# Work order 1
From the Kingdom Holding Company profile, list every figure given in Saudi riyal, with its label and year.
# Work order 2
In the Kingdom Holding Company profile, turn the paragraph that begins "The Kingdom Holding Company (KHC;" into a short bulleted list of its facts.
# Work order 3
According to the Kingdom Holding Company profile, what share of the company does the Public Investment Fund own?
** Source extract follows **
Kingdom Holding Company
- Native name: شركة المملكة القابضة
- Type: Joint-stock company
- Traded as: Tadawul: 4280
- ISIN: SA31RG522S19
- Founded: 1980; 46 years ago
- Headquarters: Riyadh, Saudi Arabia
- Key people: Prince Alwaleed Bin Talal (Chairman); Eng. Talal Ibrahim Al Maiman (CEO);
- Revenue: 1,759,917,000 Saudi riyal (2019)
- Operating income: 2,498,508,000 Saudi riyal (2023)
- Net income: 988,243,000 Saudi riyal (2023)
- AUM: US$ 13.6 billion (2022)
- Total assets: 54,098,335,000 Saudi riyal (2023)
- Owner: Al-Waleed bin Talal (78.13%); Public Investment Fund (16.87%);
- Website: www.kingdom.com.sa

= Kingdom Holding Company =

Saudi conglomerate holding company

The Kingdom Holding Company (KHC; شركة المملكة القابضة) is a Saudi holding company, based in Riyadh and listed on the Saudi stock exchange.

KHC's founder and chairman is Prince Al-Waleed bin Talal, while Engineer Talal Ibrahim Al Maimand is chief executive officer.
** End of Source extract **
** Data to examine follows **
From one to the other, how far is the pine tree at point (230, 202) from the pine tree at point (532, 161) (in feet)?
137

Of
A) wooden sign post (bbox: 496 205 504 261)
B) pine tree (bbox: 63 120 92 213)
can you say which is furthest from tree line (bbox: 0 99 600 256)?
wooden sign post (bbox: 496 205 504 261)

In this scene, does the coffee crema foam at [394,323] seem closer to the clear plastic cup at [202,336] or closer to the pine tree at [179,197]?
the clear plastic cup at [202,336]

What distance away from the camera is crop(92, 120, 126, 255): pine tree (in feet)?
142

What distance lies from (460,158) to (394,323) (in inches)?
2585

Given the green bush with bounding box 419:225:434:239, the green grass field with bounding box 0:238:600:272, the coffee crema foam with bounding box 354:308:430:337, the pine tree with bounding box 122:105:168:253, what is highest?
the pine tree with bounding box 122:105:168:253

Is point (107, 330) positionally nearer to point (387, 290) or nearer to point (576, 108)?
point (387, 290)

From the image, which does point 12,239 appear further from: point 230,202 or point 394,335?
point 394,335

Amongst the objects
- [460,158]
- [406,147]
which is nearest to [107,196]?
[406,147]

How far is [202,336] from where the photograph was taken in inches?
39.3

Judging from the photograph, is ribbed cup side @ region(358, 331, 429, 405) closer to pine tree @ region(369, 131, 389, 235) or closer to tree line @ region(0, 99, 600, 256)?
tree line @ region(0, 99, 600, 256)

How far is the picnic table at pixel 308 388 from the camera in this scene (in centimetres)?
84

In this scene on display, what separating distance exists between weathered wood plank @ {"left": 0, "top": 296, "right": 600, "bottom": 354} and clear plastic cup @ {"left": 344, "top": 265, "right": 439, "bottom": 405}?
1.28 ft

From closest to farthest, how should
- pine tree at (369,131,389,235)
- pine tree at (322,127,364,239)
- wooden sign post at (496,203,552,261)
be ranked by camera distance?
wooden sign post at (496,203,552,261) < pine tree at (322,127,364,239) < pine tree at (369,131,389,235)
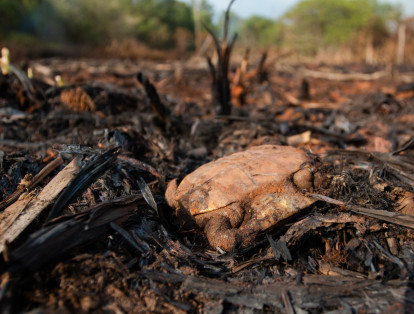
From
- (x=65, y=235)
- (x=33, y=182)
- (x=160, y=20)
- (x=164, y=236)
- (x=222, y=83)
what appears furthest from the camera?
(x=160, y=20)

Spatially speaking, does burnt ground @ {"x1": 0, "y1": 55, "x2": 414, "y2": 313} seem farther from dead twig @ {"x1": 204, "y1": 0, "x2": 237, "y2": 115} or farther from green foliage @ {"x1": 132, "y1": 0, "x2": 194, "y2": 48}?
green foliage @ {"x1": 132, "y1": 0, "x2": 194, "y2": 48}

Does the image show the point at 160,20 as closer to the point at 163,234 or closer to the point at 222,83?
the point at 222,83

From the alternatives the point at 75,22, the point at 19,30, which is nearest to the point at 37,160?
the point at 19,30

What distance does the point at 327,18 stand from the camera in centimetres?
3381

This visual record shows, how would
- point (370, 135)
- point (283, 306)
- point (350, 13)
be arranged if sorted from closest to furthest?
point (283, 306)
point (370, 135)
point (350, 13)

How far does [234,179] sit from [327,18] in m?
38.3

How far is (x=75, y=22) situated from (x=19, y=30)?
4.27 m

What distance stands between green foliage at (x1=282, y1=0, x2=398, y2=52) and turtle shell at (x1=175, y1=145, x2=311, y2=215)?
1262 inches

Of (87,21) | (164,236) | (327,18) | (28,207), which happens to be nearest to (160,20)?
(87,21)

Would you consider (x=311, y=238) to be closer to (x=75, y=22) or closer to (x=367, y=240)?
(x=367, y=240)

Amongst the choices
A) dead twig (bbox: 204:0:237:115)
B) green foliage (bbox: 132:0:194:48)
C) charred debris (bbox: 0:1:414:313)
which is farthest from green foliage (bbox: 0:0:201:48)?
charred debris (bbox: 0:1:414:313)

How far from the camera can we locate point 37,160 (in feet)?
7.96

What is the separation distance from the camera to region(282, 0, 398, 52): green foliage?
3195cm

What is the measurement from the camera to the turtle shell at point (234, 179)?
6.61 ft
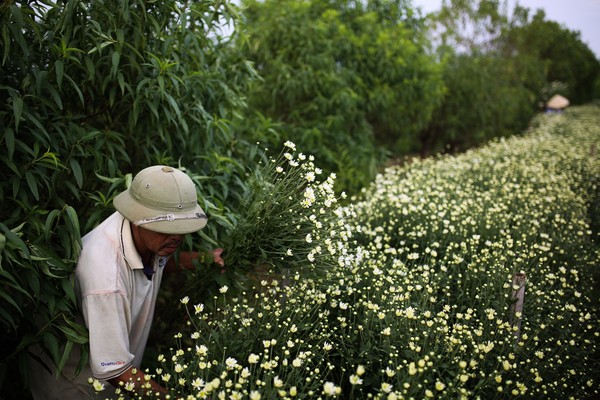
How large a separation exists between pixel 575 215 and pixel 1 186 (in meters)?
5.79

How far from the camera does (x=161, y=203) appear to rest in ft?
8.70

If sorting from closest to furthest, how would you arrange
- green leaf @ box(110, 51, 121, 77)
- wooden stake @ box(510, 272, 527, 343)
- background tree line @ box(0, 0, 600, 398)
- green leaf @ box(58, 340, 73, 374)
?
1. green leaf @ box(58, 340, 73, 374)
2. background tree line @ box(0, 0, 600, 398)
3. green leaf @ box(110, 51, 121, 77)
4. wooden stake @ box(510, 272, 527, 343)

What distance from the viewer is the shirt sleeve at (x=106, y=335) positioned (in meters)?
2.47

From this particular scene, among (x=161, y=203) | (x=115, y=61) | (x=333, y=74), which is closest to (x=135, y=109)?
(x=115, y=61)

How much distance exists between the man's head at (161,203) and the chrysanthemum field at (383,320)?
45 centimetres

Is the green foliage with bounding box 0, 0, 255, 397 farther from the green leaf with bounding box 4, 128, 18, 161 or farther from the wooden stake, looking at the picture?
the wooden stake

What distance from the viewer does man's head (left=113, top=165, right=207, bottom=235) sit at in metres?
2.62

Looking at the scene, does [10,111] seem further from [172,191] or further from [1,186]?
[172,191]

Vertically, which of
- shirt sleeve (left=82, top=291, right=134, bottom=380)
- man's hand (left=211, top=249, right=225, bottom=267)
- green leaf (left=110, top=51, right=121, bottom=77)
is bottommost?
shirt sleeve (left=82, top=291, right=134, bottom=380)

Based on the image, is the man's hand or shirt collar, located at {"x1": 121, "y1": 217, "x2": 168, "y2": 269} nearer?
shirt collar, located at {"x1": 121, "y1": 217, "x2": 168, "y2": 269}

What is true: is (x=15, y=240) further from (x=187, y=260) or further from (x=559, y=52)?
(x=559, y=52)

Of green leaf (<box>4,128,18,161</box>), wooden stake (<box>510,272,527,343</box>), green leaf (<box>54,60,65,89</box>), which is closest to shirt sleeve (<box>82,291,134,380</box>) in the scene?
green leaf (<box>4,128,18,161</box>)

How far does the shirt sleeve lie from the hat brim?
1.27 ft

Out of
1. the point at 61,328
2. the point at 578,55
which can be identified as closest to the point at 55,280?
the point at 61,328
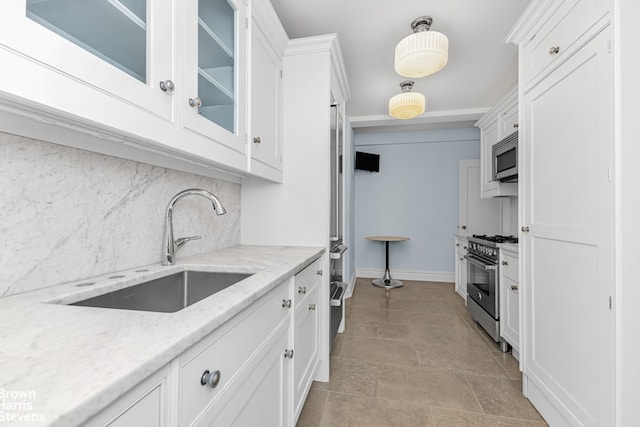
** End of Data to examine **
# Response area 1
- Revenue: 1,759,917,000 Saudi riyal (2019)
- Operating income: 2,498,508,000 Saudi riyal (2023)
- Net income: 988,243,000 Saudi riyal (2023)
- Total assets: 54,098,335,000 Saudi riyal (2023)

# Response area 2
- Name: The Kingdom Holding Company (KHC; شركة المملكة القابضة)
- Type: Saudi holding company
- Base: Riyadh
- Listing: Saudi stock exchange

# Response area 3
16.87%